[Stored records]
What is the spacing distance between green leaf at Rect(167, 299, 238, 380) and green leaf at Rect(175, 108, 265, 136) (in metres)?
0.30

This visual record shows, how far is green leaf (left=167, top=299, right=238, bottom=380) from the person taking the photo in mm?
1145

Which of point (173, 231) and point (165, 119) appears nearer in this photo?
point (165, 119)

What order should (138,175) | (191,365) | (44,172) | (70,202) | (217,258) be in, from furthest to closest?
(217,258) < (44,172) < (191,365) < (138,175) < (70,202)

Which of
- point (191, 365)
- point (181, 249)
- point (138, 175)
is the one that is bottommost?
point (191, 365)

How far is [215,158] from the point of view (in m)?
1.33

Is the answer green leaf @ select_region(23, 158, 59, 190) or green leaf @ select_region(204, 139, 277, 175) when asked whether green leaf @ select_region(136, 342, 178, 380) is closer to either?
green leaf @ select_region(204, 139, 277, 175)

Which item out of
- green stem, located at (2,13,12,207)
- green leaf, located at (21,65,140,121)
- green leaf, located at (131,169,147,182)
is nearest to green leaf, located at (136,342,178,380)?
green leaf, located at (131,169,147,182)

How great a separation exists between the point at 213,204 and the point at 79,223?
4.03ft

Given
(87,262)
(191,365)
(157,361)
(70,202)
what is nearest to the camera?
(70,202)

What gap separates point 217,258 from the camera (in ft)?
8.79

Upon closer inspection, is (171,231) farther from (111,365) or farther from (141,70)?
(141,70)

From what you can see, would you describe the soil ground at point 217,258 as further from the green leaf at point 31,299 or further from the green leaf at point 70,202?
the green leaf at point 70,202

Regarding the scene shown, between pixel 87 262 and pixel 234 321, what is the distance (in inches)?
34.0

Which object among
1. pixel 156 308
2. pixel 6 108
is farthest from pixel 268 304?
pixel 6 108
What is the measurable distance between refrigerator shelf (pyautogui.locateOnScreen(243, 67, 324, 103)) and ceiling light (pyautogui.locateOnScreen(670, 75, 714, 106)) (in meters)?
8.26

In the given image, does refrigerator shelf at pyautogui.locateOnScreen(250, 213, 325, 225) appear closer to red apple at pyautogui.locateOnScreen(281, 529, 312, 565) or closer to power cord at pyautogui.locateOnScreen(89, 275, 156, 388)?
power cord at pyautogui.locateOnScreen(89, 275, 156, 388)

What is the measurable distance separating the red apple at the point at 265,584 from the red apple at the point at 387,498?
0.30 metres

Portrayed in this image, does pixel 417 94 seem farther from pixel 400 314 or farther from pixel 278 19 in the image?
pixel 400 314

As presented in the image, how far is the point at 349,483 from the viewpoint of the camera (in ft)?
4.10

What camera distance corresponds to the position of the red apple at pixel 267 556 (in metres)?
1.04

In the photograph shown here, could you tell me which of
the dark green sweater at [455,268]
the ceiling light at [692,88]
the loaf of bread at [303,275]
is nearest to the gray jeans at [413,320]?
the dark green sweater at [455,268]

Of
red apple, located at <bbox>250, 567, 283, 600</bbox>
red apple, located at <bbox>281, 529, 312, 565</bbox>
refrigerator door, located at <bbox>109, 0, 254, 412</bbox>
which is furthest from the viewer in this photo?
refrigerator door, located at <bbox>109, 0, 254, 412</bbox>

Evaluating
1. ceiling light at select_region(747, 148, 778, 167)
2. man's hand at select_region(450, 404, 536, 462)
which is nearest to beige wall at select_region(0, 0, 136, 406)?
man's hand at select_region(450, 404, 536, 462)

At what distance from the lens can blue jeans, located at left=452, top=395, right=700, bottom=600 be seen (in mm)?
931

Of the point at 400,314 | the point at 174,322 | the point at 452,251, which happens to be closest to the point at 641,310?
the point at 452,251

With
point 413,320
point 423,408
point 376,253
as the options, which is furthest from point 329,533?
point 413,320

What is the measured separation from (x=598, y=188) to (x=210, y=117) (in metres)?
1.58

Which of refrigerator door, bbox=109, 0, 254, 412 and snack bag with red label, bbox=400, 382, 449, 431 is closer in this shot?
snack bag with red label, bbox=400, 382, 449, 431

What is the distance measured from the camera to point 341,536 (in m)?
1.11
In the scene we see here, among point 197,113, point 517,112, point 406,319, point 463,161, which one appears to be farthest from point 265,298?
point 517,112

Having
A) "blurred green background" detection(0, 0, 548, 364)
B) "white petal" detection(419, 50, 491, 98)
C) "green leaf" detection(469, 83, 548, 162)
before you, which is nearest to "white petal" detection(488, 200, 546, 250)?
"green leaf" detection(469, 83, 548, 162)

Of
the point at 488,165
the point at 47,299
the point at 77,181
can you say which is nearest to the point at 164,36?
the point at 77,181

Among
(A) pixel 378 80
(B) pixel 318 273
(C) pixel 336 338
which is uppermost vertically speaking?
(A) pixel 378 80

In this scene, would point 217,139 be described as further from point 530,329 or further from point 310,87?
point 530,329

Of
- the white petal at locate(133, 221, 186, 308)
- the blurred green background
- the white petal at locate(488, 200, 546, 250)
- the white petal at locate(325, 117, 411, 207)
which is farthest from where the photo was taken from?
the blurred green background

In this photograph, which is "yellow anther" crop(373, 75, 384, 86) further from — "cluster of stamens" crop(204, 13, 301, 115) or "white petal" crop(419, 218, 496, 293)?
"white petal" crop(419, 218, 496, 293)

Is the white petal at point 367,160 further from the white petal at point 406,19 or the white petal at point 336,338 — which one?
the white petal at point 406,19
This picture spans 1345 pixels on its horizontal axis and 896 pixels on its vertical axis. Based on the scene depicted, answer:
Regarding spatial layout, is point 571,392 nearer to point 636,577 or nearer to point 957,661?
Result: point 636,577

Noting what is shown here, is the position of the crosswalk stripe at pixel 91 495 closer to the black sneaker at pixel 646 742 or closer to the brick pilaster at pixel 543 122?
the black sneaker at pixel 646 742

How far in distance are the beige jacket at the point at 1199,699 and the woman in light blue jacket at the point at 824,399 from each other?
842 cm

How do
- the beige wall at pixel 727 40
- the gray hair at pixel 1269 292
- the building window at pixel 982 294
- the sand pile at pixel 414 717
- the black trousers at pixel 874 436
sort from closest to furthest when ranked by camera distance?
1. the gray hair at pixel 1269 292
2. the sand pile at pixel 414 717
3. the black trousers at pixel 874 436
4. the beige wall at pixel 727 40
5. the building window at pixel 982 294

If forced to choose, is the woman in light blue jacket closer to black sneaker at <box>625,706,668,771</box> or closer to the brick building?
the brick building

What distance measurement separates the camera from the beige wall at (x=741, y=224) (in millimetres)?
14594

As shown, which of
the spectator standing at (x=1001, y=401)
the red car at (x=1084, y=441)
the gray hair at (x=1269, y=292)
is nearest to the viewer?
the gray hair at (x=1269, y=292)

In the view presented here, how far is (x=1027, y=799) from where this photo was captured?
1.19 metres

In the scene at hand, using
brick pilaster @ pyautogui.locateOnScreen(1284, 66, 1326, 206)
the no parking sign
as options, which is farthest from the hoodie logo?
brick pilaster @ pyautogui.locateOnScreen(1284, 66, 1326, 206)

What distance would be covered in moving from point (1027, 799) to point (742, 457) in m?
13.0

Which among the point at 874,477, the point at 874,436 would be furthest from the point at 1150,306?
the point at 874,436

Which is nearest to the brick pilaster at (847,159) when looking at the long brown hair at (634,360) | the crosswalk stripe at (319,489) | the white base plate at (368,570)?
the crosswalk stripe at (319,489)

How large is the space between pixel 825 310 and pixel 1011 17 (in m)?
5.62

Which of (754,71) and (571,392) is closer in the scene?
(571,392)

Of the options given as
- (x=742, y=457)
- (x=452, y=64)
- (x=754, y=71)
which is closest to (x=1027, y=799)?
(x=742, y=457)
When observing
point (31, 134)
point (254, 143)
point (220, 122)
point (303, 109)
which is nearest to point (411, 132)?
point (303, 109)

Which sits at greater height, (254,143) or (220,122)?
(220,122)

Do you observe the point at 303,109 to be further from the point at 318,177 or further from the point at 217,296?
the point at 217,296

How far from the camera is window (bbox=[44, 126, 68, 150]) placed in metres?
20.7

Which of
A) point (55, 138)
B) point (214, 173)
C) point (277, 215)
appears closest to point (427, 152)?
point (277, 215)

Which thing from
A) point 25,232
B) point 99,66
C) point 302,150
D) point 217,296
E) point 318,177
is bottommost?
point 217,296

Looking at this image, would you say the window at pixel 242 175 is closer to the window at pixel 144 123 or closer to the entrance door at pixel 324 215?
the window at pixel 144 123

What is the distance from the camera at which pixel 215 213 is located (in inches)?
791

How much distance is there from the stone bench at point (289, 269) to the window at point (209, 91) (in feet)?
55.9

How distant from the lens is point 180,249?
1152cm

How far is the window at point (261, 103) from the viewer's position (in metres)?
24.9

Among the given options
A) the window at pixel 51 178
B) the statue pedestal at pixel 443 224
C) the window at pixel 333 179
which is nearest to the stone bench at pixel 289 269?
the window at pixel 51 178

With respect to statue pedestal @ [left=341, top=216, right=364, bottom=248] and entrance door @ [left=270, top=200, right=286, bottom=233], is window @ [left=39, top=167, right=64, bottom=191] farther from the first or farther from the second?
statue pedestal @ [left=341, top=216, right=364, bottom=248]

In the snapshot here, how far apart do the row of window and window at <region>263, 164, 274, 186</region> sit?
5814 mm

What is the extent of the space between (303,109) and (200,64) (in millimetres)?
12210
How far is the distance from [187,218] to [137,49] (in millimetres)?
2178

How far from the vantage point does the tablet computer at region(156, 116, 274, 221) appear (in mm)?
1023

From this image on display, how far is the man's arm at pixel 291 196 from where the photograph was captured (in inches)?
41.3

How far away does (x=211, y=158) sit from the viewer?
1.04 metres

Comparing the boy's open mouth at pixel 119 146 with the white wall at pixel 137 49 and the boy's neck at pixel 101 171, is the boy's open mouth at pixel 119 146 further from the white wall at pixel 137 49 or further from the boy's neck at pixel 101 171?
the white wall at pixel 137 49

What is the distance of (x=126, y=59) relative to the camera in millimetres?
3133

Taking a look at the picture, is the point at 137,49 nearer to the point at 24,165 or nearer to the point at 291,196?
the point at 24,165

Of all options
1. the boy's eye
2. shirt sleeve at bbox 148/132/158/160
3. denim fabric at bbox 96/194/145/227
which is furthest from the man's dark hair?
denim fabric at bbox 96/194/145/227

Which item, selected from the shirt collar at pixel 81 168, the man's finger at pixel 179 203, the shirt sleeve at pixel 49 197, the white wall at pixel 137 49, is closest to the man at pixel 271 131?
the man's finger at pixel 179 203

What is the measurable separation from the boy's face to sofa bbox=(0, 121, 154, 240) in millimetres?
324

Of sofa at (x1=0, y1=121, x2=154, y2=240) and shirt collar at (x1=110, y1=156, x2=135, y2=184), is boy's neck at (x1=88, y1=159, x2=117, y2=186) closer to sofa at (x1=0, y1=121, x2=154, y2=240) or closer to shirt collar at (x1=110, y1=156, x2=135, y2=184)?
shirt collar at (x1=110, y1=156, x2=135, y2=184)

WHAT YOU HAVE TO DO —
Count the lines in the records above that contain the word "neck". Reply with the number alone.

CORRECT ANSWER —
2